A small, preference-supervised naturalness scorer for modern neural TTS. Frozen Whisper-small encoder, ~400K trainable parameters, Bradley-Terry trained on 99K human preference pairs.
Status (2026-05-29): Architecture, training pipeline, and evaluation suite all working end-to-end. Headline Kaggle T4 x2 run finished at 71.3% pairwise accuracy on dev[:1000] (95% CI 68.6 to 74.1, ECE 2.27%), clearing the >70% target for M5b. Trained in ~4h52m across two days on T4 x2 + DataParallel with mid-run checkpoint resume. Checkpoint live on HF Hub: harrrshall/natscore-small-v0.
Modern neural TTS (CosyVoice2, F5-TTS, MaskGCT, Llasa, XTTS-v2, etc.) generates speech that crosses the threshold where the dominant failure mode is no longer artifacts; it's subtle unnaturalness: prosody glitches, expressive overshoot, speaker-clone drift, breath placement, code-switching mismatches. The existing automatic naturalness scorers were not trained on this kind of failure surface.
Concretely:
- UTMOSv2 (the VoiceMOS 2024 winner) was trained on read-speech MOS labels.

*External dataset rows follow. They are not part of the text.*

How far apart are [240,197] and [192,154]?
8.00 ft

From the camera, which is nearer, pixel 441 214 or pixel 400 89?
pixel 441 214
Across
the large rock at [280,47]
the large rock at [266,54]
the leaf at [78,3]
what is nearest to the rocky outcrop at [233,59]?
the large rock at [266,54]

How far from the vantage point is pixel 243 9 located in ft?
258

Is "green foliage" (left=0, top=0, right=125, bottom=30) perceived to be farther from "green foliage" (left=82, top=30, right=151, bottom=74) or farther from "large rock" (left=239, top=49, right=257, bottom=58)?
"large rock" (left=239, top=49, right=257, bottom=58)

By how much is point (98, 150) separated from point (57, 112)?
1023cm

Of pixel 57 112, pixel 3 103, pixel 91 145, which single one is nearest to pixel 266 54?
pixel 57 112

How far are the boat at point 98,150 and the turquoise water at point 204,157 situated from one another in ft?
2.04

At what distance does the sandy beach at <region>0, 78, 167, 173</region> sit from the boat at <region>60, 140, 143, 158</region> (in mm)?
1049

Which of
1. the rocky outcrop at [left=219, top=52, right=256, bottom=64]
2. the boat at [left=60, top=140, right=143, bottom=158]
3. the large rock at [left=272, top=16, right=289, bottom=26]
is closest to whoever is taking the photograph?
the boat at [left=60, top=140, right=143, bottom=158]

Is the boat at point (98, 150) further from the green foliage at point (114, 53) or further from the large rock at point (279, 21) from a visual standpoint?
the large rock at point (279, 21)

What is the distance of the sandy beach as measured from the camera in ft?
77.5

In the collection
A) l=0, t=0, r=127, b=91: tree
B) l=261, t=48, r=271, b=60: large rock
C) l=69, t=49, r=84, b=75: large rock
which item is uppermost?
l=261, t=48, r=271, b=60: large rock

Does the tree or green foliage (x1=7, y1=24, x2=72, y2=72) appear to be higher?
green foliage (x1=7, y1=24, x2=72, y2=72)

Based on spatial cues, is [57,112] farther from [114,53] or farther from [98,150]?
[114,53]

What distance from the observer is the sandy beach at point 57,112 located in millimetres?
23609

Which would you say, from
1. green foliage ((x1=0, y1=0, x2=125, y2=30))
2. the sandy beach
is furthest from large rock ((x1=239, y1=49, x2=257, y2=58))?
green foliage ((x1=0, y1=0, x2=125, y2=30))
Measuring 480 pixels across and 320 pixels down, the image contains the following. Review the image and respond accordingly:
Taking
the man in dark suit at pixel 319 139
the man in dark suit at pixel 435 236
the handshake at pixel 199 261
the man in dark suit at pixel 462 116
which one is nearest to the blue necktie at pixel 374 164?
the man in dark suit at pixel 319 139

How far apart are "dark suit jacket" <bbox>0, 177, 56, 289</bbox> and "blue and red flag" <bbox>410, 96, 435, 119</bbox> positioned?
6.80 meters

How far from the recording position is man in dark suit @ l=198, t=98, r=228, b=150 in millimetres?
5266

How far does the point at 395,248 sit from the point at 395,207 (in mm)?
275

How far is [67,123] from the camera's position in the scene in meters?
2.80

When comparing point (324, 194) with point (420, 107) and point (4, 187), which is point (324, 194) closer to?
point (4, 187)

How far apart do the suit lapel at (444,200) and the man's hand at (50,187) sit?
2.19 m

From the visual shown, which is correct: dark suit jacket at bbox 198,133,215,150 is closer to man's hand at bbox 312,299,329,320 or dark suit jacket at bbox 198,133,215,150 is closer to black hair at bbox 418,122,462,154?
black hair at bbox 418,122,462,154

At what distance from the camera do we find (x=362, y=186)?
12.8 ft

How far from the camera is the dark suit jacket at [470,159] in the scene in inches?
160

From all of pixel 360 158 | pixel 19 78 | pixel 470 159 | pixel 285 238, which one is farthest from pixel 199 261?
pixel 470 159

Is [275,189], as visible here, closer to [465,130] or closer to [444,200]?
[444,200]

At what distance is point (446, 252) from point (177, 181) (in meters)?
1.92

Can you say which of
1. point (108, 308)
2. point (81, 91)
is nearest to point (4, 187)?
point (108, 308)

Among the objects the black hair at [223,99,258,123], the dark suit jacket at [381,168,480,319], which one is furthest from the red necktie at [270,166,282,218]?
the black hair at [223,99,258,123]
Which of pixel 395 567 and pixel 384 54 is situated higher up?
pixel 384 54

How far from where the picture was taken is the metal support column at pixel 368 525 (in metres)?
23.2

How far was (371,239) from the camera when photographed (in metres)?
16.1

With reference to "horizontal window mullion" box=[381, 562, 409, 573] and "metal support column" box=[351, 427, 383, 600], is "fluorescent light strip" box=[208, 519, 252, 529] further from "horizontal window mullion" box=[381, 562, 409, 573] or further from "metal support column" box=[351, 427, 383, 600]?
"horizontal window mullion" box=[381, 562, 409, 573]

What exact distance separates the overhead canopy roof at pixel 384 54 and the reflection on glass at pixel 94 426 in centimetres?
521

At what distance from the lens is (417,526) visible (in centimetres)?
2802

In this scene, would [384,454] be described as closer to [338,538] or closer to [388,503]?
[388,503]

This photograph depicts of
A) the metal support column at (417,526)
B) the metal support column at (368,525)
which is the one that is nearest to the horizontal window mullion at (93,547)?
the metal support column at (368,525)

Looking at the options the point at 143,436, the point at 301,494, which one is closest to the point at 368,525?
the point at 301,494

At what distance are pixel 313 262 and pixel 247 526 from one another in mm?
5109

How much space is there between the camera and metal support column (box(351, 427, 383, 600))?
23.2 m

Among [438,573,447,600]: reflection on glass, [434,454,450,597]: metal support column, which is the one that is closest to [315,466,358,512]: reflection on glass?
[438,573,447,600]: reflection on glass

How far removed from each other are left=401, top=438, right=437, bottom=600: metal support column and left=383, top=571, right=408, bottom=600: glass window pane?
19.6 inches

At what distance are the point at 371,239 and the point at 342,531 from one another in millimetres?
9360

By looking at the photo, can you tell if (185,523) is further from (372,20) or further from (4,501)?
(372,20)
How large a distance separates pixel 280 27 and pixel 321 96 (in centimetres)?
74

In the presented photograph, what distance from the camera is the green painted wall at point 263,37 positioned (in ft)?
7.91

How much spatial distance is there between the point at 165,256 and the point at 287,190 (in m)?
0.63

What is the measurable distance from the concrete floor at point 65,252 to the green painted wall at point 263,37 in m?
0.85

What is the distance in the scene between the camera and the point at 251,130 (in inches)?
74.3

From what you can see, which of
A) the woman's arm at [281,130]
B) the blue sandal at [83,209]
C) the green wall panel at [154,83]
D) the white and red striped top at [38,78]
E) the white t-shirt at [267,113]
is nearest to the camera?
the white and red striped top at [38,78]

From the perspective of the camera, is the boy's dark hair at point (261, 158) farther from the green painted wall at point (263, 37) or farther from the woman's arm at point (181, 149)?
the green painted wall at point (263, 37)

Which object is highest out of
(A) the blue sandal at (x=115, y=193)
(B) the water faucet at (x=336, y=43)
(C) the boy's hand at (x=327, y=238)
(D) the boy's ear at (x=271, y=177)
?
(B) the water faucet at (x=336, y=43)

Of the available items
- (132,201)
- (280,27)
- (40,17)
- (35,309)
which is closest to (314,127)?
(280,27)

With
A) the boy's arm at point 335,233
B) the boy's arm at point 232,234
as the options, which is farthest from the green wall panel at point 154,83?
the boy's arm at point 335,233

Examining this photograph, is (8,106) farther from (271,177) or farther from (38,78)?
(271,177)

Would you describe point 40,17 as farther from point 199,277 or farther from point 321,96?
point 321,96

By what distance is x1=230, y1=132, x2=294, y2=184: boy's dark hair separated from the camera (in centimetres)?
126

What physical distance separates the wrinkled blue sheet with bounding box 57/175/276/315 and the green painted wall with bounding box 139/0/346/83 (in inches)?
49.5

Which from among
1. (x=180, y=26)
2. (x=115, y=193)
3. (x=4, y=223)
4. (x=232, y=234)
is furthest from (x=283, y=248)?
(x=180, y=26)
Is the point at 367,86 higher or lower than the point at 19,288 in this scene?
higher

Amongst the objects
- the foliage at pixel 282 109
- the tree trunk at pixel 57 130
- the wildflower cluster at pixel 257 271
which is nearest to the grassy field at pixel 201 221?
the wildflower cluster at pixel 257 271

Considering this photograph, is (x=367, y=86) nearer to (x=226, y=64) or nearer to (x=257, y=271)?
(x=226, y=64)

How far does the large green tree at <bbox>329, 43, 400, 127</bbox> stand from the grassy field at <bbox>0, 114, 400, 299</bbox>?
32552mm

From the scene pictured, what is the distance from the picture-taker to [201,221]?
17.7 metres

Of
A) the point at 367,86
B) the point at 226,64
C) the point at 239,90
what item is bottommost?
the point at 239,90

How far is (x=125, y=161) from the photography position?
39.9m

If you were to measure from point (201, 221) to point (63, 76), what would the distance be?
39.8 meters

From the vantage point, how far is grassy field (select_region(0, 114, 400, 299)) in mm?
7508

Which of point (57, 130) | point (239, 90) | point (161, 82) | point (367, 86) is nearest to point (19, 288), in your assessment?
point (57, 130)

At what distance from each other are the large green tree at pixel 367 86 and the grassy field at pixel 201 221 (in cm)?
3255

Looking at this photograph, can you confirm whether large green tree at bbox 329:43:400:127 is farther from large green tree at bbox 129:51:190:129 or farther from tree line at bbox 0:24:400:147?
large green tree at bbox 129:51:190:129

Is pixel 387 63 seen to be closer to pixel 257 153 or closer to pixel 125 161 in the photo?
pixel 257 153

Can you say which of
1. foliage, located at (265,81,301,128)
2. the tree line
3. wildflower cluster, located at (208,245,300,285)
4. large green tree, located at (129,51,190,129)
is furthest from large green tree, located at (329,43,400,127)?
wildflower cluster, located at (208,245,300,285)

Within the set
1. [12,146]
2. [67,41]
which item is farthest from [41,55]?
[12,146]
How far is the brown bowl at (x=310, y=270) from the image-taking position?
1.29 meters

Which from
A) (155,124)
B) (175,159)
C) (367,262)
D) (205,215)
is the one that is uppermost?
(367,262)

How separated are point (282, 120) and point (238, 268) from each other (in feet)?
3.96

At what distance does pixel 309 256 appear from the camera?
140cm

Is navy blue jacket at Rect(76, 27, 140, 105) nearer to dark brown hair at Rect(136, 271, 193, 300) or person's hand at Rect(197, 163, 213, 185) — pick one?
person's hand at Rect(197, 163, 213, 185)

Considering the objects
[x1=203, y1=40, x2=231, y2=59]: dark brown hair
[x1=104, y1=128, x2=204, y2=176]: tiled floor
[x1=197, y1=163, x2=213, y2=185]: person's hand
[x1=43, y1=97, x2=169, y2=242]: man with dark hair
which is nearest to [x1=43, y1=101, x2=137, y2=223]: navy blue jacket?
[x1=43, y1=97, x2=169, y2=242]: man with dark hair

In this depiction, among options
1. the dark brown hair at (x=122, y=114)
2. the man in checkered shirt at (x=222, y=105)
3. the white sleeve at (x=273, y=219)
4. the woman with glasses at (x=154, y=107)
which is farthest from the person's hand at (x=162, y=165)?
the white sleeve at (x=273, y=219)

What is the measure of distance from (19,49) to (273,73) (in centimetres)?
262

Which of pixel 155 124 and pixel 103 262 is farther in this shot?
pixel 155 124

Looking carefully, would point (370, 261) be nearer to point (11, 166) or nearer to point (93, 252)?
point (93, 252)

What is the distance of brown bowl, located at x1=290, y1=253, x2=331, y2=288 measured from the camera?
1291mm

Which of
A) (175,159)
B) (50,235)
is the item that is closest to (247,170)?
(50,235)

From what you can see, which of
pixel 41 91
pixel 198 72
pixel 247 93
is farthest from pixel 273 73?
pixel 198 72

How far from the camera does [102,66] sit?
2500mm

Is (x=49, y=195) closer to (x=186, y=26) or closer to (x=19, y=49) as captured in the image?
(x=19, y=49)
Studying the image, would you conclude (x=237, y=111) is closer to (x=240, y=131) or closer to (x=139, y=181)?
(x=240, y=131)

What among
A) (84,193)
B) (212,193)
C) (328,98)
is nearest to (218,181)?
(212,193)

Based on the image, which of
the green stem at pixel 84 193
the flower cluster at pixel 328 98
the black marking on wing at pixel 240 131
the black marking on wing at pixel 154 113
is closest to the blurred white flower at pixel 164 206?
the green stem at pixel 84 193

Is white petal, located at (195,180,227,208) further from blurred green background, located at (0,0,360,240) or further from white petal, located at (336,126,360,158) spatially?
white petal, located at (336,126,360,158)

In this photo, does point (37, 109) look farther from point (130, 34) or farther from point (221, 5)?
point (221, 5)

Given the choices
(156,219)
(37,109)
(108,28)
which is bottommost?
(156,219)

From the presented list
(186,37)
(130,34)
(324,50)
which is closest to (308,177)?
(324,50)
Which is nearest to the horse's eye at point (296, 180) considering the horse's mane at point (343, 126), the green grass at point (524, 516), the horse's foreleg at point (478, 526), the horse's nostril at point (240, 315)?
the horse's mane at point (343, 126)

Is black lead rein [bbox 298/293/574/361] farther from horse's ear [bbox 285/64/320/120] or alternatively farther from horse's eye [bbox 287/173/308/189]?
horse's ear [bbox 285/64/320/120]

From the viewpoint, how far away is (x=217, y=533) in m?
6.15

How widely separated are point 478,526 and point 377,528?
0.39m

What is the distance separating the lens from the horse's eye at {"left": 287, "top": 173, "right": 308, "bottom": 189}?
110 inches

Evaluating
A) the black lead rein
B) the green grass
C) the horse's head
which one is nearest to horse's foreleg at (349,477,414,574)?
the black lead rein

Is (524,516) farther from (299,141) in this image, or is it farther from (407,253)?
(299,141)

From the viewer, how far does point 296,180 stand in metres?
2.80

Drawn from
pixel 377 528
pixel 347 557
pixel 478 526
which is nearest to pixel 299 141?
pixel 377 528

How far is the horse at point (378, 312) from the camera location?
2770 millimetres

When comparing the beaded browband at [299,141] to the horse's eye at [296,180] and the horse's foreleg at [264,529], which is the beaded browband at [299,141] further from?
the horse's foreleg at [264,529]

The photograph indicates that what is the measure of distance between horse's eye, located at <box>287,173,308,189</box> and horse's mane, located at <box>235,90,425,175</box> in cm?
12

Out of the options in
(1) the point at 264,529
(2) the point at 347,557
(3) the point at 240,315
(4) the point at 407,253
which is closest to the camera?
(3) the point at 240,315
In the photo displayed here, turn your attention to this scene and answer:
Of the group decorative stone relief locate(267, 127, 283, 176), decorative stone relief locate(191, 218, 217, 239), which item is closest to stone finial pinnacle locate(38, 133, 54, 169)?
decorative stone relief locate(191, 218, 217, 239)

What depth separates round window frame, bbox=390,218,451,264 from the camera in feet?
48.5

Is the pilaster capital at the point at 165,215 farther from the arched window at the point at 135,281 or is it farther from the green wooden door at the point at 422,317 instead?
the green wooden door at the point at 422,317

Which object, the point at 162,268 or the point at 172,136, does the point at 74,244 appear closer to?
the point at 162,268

It saturates at high quality and is documented to produce negative correlations with human judgment on conversational and expressive speech (arXiv 2603.01467).
- WhiSQA was designed for telecom and speech-enhancement quality (NISQA training data). It is intentionally not a synthetic-TTS scorer.
- DNSMOS, NISQA-TTS, and the rest of the legacy stack predate modern neural TTS and lack the distribution coverage.
- SpeechJudge-GRM (released Nov 2025) is excellent, but it is a 7B-parameter LALM. ~$0.001 per score on Modal A100. Unusable inside a TTS training loop or for large-scale offline evaluation.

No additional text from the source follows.